* _GIVEN TASK_
Copy the records below exactly, starting at the line that contains "How distant is" and continuing through the end of the records.

>> START

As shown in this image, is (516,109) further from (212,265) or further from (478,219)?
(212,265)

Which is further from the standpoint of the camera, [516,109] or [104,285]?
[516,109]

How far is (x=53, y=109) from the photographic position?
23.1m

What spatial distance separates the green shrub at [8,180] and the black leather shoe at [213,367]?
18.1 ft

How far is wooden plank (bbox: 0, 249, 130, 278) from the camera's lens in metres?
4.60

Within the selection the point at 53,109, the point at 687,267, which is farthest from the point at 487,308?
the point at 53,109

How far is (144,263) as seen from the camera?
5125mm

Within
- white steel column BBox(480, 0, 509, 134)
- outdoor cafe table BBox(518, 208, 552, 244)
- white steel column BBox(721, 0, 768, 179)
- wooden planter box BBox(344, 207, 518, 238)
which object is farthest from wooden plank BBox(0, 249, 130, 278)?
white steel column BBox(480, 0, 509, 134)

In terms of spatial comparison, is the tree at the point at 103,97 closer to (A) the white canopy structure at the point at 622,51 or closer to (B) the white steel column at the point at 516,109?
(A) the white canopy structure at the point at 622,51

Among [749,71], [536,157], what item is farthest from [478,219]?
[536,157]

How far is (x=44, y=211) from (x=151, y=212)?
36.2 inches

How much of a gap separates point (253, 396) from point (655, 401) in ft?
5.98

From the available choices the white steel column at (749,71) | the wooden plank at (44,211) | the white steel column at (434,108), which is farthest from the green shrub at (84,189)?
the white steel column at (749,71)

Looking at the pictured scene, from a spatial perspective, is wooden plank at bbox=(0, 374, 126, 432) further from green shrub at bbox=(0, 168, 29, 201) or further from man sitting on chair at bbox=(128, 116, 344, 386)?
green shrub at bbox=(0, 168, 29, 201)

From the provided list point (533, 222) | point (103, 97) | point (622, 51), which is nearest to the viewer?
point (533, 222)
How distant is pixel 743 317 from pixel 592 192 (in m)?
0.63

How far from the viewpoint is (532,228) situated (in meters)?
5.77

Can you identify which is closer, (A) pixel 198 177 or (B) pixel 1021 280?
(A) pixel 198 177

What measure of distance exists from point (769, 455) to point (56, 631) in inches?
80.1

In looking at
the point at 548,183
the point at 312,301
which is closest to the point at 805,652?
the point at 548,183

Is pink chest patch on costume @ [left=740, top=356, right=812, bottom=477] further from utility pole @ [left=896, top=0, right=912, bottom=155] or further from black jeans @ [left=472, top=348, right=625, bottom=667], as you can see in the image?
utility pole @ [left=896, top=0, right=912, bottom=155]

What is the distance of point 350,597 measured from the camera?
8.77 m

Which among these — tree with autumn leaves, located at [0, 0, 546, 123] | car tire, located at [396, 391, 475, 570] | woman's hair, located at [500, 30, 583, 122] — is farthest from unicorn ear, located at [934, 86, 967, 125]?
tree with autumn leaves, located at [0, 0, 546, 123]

>> END

* _ANSWER_
How distant is pixel 743 317 from pixel 592 192 (in m)?
0.63

How far from the viewpoint is (532,228) situated (in meters)?
5.77

Can you identify which is closer, (A) pixel 198 177 or (B) pixel 1021 280?
(A) pixel 198 177

What measure of distance exists from point (769, 455) to point (56, 631) in inches?
80.1

In looking at
the point at 548,183
the point at 312,301
which is closest to the point at 805,652?
the point at 548,183

Is pink chest patch on costume @ [left=740, top=356, right=812, bottom=477] further from utility pole @ [left=896, top=0, right=912, bottom=155] or further from black jeans @ [left=472, top=348, right=625, bottom=667], as you can see in the image?
utility pole @ [left=896, top=0, right=912, bottom=155]

What is the distance of point 350,597 measured from the camera?
8.77 m

Which among these — tree with autumn leaves, located at [0, 0, 546, 123] | car tire, located at [396, 391, 475, 570] | woman's hair, located at [500, 30, 583, 122] — is farthest from unicorn ear, located at [934, 86, 967, 125]?
tree with autumn leaves, located at [0, 0, 546, 123]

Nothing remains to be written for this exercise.